Zitat:
Zitat von Tankdeckel Ist zwa völlig OT, aber es geht:
Das ist der sogn. Mpemba-Effekt. Bei wenigen, sehr speziellen Gegebenheiten kann warmes Wasser sehr wohl früher/schneller gefrieren als Kaltes. Wirklich erklärbar ist es aber nicht, man geht aber davon aus, dass bei warmen Wasser durch die Verdunstung diverse Kristalle, welche den Gefrierpunkt konstanthalten, unwirksam sind und der Gefrierpunkt steigt.
(bei ca. - 20° ein Glas heisses (nicht kochendes) Wasser mit nach draussen nehmen oder 1 Stock am Fenster das Wasser in die Luft spritzen, es kommt meist Schnee dabei runter) |
bei minus 12 fenster geputzt. erst mit warmen wasser auf der einen seite, dann mit kaltem auf der anderen seite, weil mir die eisbildung am spiegel auf die nerven ging.
Chemisch gesehen ist wasser bei annähernd null relativ träge. eis ist relativ fest und "statisch". warmes wasser hat in der teilchenebene eine bedeutend höhere dynamik. daher ist dort auch ein schnelleres abkühlen möglich. warmes wasser verdampft mehr als kaltes und er wasserdampf (gas) gefriert sofort. sieht man auch schön im selbstversuch. stell 2 gleich große gefäße mit wasser in dein gefrierfach, ich möchte wetten, dass das wärmere schneller gefroren ist.

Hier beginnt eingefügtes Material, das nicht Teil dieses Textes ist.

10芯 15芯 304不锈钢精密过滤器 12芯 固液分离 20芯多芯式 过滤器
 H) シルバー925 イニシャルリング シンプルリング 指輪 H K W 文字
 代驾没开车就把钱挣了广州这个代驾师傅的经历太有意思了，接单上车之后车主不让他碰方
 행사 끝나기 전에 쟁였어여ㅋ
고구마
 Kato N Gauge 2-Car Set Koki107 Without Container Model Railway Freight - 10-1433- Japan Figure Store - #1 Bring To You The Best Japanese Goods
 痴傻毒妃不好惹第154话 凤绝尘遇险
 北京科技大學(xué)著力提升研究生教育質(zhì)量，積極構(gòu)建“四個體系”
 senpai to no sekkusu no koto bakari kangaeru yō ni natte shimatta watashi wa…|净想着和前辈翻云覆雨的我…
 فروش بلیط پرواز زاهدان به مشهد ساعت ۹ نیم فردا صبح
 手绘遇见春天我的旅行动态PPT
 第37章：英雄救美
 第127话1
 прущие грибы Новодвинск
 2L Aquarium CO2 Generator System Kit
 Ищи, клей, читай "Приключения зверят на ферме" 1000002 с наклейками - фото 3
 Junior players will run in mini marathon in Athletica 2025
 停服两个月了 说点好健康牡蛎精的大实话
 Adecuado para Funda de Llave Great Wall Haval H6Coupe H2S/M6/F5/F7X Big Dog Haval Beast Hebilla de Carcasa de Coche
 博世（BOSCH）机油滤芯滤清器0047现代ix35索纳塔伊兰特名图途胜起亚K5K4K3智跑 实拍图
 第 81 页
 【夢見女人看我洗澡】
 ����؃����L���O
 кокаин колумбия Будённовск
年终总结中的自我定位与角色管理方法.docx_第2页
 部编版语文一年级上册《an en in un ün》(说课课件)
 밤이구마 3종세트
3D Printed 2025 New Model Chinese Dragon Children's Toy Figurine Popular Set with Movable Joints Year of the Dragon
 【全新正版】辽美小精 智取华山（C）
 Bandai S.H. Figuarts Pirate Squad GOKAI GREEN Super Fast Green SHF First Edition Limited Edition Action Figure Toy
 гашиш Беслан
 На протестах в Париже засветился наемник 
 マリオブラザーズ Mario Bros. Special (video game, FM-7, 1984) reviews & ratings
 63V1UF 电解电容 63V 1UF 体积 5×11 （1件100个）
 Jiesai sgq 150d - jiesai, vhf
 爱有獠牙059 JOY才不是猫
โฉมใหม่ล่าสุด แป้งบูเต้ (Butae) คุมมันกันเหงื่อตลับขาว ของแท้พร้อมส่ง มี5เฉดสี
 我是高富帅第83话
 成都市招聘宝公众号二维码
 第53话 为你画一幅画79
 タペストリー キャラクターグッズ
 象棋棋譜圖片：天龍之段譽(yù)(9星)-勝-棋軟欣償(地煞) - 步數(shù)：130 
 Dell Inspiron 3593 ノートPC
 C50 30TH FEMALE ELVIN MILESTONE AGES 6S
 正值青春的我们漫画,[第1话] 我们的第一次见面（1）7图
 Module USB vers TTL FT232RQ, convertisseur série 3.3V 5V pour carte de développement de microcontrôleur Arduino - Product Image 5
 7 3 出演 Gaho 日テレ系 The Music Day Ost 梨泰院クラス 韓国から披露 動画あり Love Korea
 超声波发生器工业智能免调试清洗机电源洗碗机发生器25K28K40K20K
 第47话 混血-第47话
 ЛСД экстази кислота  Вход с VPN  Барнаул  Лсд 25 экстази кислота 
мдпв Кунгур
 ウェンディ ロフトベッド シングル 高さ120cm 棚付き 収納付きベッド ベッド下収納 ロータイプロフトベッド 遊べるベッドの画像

Warum im Winter nicht mit warmen wasser waschen? Scheiben sind bei normaltemperaturen elastisch. im grunde sind scheiben auch nur eine flüssigkeit. nimms einfach hin, ist so.
Wenn es also zu kalt ist, geht die Elastizität verloren und die scheibe reißt schneller.
Wenn man Wackelpudding mit siedendem Wasser anrührt passiert das auch schnell mal in Glasschüsseln.
Glas, Metall und alle anderen Materialien dehnen sich bei wärme aus, bei kälte schrumpfen sie. wenn das glas also enorm hohen temperaturschwankungen ausgesetzt ist, die ungleichmäßig auftreten, hast du eben eine hohe spannung im material.